Solution to the Problem
The solution to the ethical problem of selling organs would involve promoting various practices to prevent organ trading. People working in hospitals and transplantation facilities should constantly inform donors and recipients about transplantation ethics, reminding them that using money in the procedure is unethical. Moreover, additional policies and regulations within the law could decrease the activeness of the illegal organ market. People should understand that selling organs is wrong from both legal and ethical perspectives.
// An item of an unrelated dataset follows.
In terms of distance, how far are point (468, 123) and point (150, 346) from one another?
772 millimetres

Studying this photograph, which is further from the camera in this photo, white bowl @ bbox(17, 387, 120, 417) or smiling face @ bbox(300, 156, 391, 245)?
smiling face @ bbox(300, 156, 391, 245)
Ethical principles of respect for autonomy, non-maleficence, and justice suggest that selling organs is unethical, but the recipient may somehow reward their donor in particular cases. People’s choice to give their own organs to ease someone’s condition or even save their life is an act of goodwill involving the sincere desire to help others. Giving consent for body parts’ transplantation involves generosity, and people’s organs should not become trading goods. There would be many negative consequences, including population degradation, inequities between poor and wealthy people, and dangers related to the health of both donors and recipients. The recipient, however, can choose to thank their donors by sending their families some monetary rewards after the transplantation procedure, which would not be unethical since it does not involve any act of commercial trade. Nevertheless, the decision to donate organs should be based purely on a person’s will to help someone, not on the desire or need for money.
Choudhury, A. R. (2021). Organ donation: Moral ethics and human values. Adhyatma: A Journal of Management, Spirituality, and Human Values, 5, 7-14. Web.